U.S. food prices rose in June though at the slowest pace since January, indicating the effects of a cold winter and droughts across the Southwest may be subsiding.
Federal data released Tuesday indicate food prices rose 0.1 percent in June from May, compared to a 0.5 percent increase the previous month.
Still, prices of some items like pork chops and milk are much higher than a year ago and are outpacing inflation. Pork chop prices rose 14 percent from last year, primarily due to a virus called porcine epidemic diarrhea virus killing piglets across the country. Whole milk prices are up 6 percent from last year. Fish, beef, cheese, butter and eggs are all up more than 7 percent from a year ago. Fresh fruits, many grown in drought-plagued California, are up nearly 6 percent from a year ago, led by a 12 percent increase in citrus fruit prices.
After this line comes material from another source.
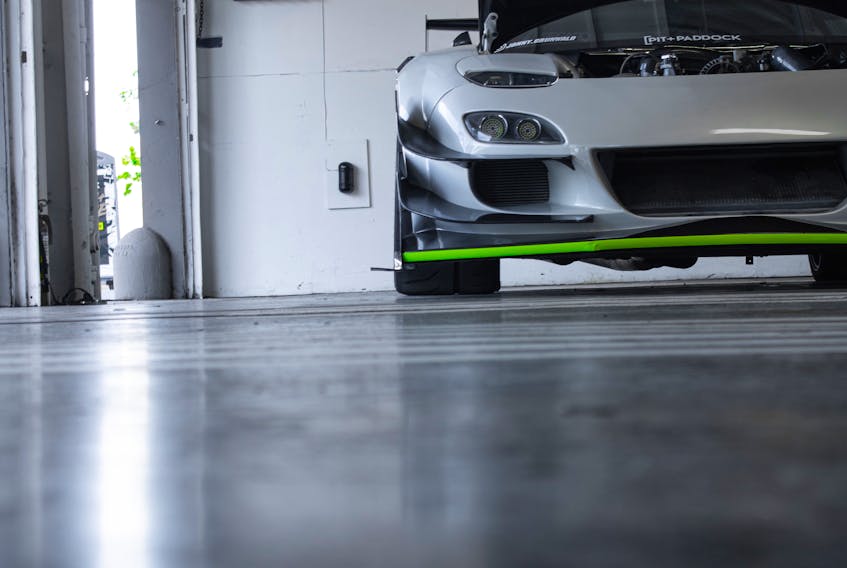 Sealing your garage floor is a must if you ever park a salt-laden, slush-coated vehicle on it. Komorebi/Unsplash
The U.S. Department of Agriculture, taking into account the droughts in the Southwest and the stress on cattle from cold weather last winter, predicts food prices will rise by 2.5 percent to 3.5 percent this year, after a 1.4 percent rise last year. Internationally, food prices rose about 4 percent in spring, ending a two-year decline, the World Bank reported.
The annual core inflation rate, which excludes food and energy prices, declined to 1.9 percent in June from the Federal Reserve’s targeted 2 percent.